Of course, the Mayans ACTUALLY said no such thing – their calendar merely comes to the end of a phase – if they had survived, they would simply have begun another.
However, this fact has not deterred the Survivalists – a God-fearing bunch of right-wing American arseholes – from moving an extra supply of tinned food and bullets – and yet more bullets (can’t have enough bullets) – into their bunkers.
Which poses two thoughts…
One: wouldn’t it be hilarious if they accidentally locked themselves IN those bunkers?
And two: if by COINCIDENCE, a massive asteroid DID strike our little planet and killed everyone apart from said Survivalists – would a sane person actually WANT to survive Armageddon, when their only companions would be those bloody Survivalists?

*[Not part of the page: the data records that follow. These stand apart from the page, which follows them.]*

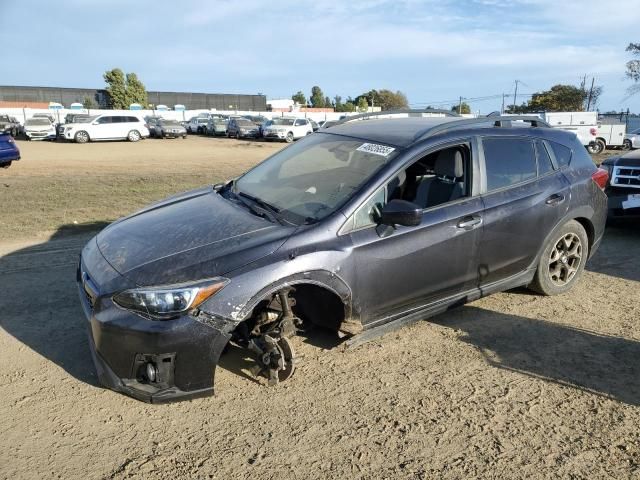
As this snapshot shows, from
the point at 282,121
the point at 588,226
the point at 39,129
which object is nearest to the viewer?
the point at 588,226

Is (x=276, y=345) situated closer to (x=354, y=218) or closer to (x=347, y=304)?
(x=347, y=304)

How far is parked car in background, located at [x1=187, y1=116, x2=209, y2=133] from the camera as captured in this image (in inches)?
1713

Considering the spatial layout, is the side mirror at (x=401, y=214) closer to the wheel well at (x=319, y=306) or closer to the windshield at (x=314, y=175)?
the windshield at (x=314, y=175)

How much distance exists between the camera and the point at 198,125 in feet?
146

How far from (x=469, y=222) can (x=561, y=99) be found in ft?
194

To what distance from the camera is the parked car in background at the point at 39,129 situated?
103 feet

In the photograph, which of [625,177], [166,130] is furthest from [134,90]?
[625,177]

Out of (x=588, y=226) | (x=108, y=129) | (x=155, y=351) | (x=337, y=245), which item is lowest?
(x=155, y=351)

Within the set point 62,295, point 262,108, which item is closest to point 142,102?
point 262,108

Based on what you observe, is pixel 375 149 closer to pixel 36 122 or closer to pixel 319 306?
pixel 319 306

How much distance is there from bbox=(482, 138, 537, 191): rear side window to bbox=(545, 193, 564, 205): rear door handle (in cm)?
24

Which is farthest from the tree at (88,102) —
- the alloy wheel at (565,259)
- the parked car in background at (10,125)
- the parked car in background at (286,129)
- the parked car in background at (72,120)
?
the alloy wheel at (565,259)

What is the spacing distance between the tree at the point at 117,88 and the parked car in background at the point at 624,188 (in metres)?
69.9

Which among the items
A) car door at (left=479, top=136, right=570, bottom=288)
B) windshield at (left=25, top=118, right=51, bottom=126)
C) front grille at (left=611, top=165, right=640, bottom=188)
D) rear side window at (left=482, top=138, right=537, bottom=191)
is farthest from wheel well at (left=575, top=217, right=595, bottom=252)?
windshield at (left=25, top=118, right=51, bottom=126)
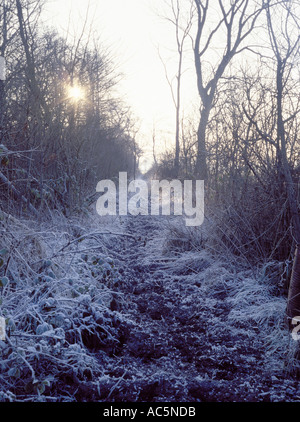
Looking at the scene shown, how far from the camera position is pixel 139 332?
3.06m

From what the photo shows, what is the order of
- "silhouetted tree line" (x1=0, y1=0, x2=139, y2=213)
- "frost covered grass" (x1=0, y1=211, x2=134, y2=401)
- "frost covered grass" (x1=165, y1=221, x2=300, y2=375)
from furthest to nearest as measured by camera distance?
1. "silhouetted tree line" (x1=0, y1=0, x2=139, y2=213)
2. "frost covered grass" (x1=165, y1=221, x2=300, y2=375)
3. "frost covered grass" (x1=0, y1=211, x2=134, y2=401)

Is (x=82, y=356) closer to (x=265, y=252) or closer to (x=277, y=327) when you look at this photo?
(x=277, y=327)

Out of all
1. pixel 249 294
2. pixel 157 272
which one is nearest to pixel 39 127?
pixel 157 272

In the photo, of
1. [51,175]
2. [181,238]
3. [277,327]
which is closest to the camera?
[277,327]

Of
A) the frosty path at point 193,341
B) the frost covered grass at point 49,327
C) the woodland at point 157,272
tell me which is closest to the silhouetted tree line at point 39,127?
the woodland at point 157,272

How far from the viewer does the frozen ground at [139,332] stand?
219 cm

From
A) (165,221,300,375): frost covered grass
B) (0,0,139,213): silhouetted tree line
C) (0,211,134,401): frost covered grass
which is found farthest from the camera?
(0,0,139,213): silhouetted tree line

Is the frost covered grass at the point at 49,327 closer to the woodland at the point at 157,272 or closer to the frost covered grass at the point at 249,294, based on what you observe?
the woodland at the point at 157,272

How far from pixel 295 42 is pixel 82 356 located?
12.2ft

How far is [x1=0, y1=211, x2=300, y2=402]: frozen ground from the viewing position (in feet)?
7.18

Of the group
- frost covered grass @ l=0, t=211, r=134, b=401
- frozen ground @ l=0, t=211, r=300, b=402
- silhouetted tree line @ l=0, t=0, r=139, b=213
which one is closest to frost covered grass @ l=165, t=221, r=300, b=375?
frozen ground @ l=0, t=211, r=300, b=402

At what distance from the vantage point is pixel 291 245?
3744mm

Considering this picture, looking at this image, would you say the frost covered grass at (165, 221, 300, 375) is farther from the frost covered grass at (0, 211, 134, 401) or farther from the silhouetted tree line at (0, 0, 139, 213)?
the silhouetted tree line at (0, 0, 139, 213)
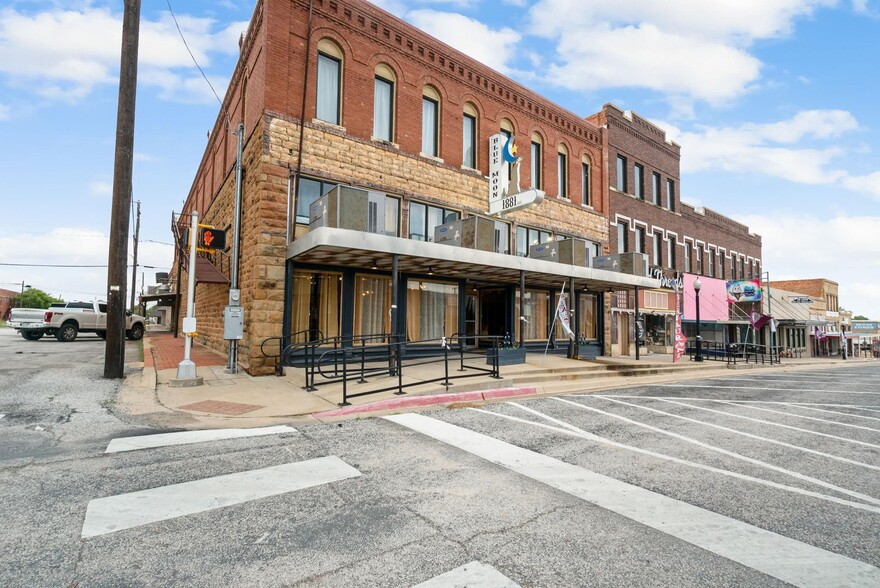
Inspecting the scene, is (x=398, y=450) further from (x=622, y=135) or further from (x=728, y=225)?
(x=728, y=225)

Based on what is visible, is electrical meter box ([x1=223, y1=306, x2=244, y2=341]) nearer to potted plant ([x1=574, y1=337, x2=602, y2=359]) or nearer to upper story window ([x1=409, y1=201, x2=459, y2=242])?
upper story window ([x1=409, y1=201, x2=459, y2=242])

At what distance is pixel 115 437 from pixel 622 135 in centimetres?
2525

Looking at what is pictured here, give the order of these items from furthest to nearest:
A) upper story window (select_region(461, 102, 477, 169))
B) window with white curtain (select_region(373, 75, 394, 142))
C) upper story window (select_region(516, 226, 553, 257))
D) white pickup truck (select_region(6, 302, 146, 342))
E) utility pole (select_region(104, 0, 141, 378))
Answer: white pickup truck (select_region(6, 302, 146, 342)), upper story window (select_region(516, 226, 553, 257)), upper story window (select_region(461, 102, 477, 169)), window with white curtain (select_region(373, 75, 394, 142)), utility pole (select_region(104, 0, 141, 378))

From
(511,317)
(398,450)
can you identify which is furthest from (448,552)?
(511,317)

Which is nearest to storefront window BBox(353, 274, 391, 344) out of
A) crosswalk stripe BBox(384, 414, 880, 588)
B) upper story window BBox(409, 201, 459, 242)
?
upper story window BBox(409, 201, 459, 242)

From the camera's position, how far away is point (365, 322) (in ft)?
42.9

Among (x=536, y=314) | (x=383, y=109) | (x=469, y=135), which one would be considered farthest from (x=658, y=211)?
(x=383, y=109)

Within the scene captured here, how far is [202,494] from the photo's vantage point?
379 centimetres

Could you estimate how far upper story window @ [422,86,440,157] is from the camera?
15250 mm

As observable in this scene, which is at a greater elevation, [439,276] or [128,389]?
[439,276]

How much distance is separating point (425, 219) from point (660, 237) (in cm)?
1767

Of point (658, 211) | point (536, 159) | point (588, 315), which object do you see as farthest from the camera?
point (658, 211)

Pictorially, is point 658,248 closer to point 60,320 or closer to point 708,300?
point 708,300

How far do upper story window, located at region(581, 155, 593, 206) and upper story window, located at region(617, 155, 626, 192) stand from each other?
3135mm
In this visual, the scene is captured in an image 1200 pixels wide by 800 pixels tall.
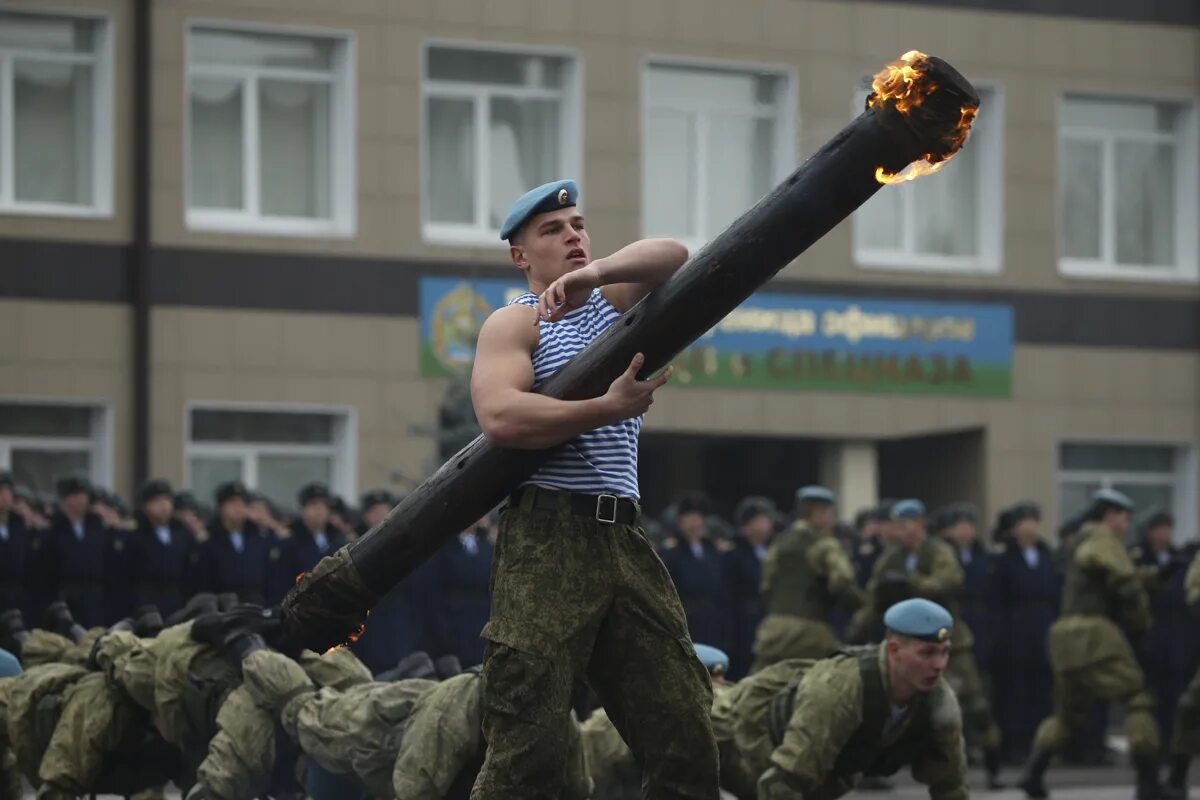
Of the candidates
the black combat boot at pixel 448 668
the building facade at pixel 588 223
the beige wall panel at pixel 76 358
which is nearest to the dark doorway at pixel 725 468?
the building facade at pixel 588 223

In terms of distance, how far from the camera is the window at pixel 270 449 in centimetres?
2217

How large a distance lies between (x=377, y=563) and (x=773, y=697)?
3902 mm

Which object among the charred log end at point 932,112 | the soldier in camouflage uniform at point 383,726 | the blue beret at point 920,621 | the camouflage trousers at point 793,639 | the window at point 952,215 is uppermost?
the window at point 952,215

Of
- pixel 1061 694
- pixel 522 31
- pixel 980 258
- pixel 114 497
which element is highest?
pixel 522 31

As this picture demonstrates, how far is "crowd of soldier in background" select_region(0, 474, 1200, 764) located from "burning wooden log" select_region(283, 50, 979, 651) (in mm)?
8503

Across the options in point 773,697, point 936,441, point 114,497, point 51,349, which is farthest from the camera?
point 936,441

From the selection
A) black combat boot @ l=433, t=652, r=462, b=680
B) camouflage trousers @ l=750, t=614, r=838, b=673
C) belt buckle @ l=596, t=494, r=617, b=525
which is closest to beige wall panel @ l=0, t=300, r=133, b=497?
camouflage trousers @ l=750, t=614, r=838, b=673

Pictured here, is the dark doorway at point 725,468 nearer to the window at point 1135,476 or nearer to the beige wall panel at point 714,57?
the beige wall panel at point 714,57

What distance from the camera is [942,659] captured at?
9.18m

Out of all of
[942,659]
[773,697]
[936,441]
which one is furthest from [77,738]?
[936,441]

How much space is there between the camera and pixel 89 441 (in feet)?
71.2

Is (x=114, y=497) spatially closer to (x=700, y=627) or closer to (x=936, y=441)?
(x=700, y=627)

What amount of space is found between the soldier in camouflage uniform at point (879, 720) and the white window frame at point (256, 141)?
13.6 metres

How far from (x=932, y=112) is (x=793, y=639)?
10133 mm
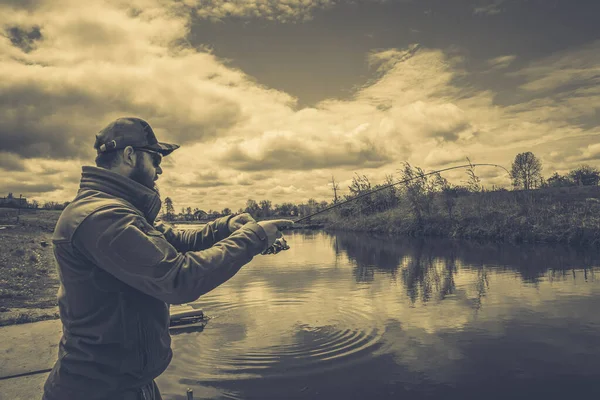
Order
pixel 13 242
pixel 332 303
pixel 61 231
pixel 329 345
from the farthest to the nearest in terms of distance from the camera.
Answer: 1. pixel 13 242
2. pixel 332 303
3. pixel 329 345
4. pixel 61 231

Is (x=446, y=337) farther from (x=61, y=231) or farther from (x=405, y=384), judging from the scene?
(x=61, y=231)

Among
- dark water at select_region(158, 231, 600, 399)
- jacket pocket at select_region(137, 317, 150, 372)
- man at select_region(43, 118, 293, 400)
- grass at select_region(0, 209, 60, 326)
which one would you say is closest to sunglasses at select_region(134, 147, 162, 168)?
man at select_region(43, 118, 293, 400)

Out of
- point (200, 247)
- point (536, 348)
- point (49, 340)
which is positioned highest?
point (200, 247)

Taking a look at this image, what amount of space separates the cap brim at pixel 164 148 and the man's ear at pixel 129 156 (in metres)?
0.09

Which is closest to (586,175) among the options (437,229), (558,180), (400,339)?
(558,180)

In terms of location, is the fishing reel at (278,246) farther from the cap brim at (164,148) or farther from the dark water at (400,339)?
the dark water at (400,339)

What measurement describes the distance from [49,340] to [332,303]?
7.90m

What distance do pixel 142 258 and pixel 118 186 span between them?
591 mm

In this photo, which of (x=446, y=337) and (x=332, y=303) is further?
(x=332, y=303)

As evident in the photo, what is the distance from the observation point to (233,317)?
37.8 ft

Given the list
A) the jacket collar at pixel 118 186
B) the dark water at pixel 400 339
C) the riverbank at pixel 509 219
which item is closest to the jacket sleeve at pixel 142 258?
the jacket collar at pixel 118 186

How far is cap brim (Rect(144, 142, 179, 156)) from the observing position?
2.62 metres

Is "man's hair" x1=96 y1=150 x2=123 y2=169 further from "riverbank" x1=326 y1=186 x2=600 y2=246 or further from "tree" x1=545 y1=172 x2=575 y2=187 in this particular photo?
"tree" x1=545 y1=172 x2=575 y2=187

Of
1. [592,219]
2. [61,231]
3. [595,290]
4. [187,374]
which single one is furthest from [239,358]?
[592,219]
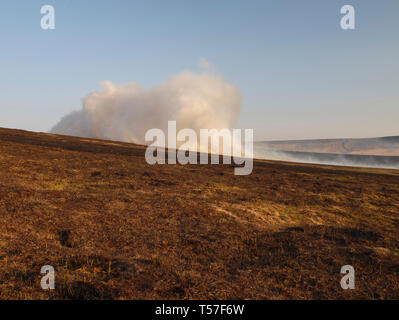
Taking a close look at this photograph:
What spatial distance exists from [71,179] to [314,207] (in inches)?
591

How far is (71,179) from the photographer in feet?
57.6

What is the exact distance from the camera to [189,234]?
37.5 feet

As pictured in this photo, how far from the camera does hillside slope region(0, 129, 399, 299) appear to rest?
7.71 m

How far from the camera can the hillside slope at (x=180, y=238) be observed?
7.71 m

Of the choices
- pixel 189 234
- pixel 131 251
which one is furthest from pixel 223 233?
pixel 131 251

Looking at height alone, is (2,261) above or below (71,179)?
below

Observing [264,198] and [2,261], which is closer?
[2,261]

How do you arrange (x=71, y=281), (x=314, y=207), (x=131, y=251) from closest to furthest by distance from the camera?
(x=71, y=281) → (x=131, y=251) → (x=314, y=207)

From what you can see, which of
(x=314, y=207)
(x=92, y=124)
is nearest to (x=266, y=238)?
(x=314, y=207)

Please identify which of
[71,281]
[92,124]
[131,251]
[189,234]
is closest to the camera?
[71,281]

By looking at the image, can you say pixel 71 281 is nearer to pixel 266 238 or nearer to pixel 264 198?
pixel 266 238

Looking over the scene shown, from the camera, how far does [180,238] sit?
35.9ft
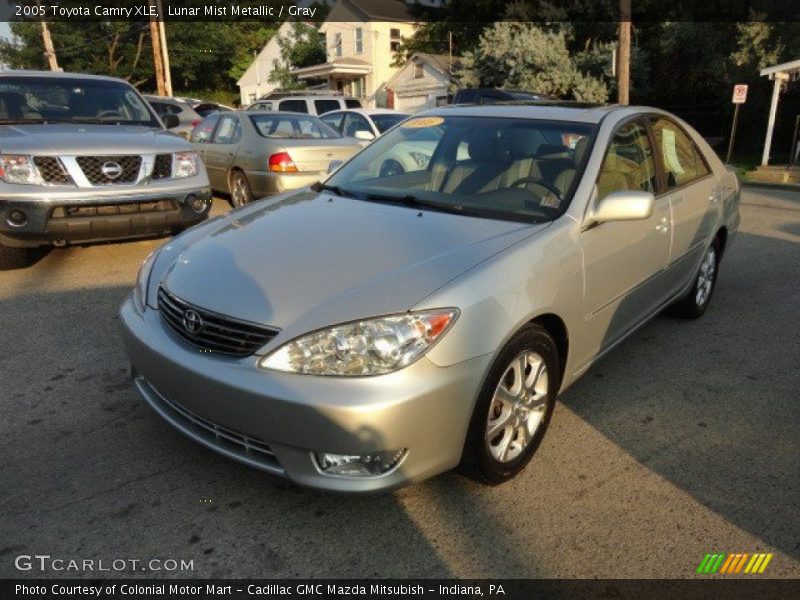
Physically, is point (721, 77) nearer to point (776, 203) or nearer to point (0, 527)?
point (776, 203)

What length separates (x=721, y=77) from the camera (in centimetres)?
2172

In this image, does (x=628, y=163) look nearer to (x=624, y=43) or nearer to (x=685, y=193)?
(x=685, y=193)

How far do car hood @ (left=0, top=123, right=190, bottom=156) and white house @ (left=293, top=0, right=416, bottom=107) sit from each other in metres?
30.3

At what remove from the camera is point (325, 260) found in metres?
2.58

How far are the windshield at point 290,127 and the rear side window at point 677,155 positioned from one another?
5.23m

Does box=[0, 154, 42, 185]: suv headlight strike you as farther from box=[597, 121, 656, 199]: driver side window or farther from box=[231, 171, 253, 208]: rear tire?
box=[597, 121, 656, 199]: driver side window

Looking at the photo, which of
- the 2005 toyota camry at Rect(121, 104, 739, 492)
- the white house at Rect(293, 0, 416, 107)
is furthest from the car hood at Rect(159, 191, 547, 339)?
the white house at Rect(293, 0, 416, 107)

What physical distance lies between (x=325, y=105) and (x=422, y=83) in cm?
1599

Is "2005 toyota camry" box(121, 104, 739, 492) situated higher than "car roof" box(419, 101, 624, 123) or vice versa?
"car roof" box(419, 101, 624, 123)

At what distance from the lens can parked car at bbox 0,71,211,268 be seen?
16.1 feet

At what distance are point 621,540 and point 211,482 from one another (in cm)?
168

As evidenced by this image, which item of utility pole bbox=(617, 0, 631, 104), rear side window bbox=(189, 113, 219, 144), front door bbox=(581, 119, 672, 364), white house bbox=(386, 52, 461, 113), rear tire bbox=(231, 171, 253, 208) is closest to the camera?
front door bbox=(581, 119, 672, 364)

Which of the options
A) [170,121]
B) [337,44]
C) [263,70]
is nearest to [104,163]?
[170,121]

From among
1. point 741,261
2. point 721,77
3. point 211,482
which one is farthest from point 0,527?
point 721,77
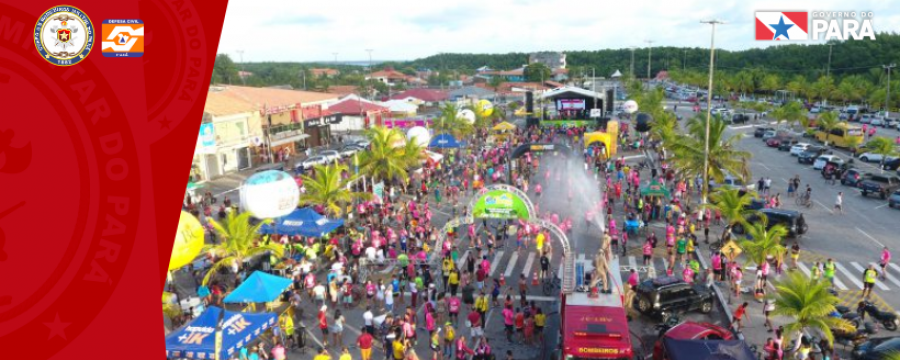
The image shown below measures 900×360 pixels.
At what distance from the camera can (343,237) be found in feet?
86.4

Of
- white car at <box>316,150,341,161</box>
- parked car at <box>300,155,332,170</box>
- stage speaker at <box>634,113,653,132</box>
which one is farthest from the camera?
stage speaker at <box>634,113,653,132</box>

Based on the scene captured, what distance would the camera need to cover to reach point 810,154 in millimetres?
43219

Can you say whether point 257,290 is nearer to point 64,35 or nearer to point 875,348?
point 64,35

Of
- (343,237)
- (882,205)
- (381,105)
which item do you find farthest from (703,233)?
(381,105)

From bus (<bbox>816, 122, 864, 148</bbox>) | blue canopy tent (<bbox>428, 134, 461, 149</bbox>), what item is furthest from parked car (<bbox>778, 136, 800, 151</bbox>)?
blue canopy tent (<bbox>428, 134, 461, 149</bbox>)

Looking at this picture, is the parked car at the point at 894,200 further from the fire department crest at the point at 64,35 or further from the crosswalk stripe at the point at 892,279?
the fire department crest at the point at 64,35

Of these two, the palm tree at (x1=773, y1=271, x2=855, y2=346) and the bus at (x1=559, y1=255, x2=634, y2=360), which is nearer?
the bus at (x1=559, y1=255, x2=634, y2=360)

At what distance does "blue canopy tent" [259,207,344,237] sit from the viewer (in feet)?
75.7

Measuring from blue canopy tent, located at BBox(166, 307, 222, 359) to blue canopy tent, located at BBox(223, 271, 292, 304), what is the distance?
2.32 meters

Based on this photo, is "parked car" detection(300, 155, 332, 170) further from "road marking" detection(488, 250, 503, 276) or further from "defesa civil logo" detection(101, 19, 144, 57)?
"defesa civil logo" detection(101, 19, 144, 57)

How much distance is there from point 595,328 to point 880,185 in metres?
27.4


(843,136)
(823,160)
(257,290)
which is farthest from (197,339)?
(843,136)

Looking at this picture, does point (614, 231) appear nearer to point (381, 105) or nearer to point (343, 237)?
A: point (343, 237)

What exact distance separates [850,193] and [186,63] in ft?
120
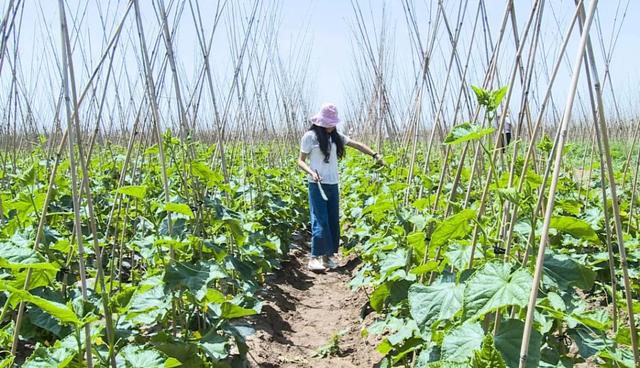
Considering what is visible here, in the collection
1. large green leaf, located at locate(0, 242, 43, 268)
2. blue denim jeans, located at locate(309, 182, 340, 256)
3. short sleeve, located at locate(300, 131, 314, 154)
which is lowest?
blue denim jeans, located at locate(309, 182, 340, 256)

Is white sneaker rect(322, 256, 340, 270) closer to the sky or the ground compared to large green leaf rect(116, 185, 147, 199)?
closer to the ground

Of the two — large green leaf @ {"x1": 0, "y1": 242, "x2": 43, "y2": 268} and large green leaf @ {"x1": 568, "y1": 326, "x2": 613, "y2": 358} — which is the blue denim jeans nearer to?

I think I’d prefer to succumb to the asteroid.
Footnote: I recall a “Zone” episode (or was it a “Limits”?) from the Sixties where a bunch of Survivalists (before the term had even been coined) retire to their bunker, having heard a news report that the Ruskies have been sabre-rattling again.
In the morning, they awake and check the periscope – and see a scene of DEVASTATION around them. They tune in the radio (which is attached to an aerial on their house) and hear only static.
Long story short: they live for a YEAR in that bunker, on bottled water and tinned beans (the air must have been less than fragrant) until they finally run OUT.
At which point, they realise they have no option but to chance that the radiation levels have settled back to a survivable level and leave their retreat.
They climb the stairs and open the trapdoor – and discover it’s a sunny day, with people walking about and chatting happily – and their house has BURNED DOWN!
It had happened during that night a year ago – taking their radio aerial with it – since which time, they had spent a YEAR of their lives stuck in a BUNKER.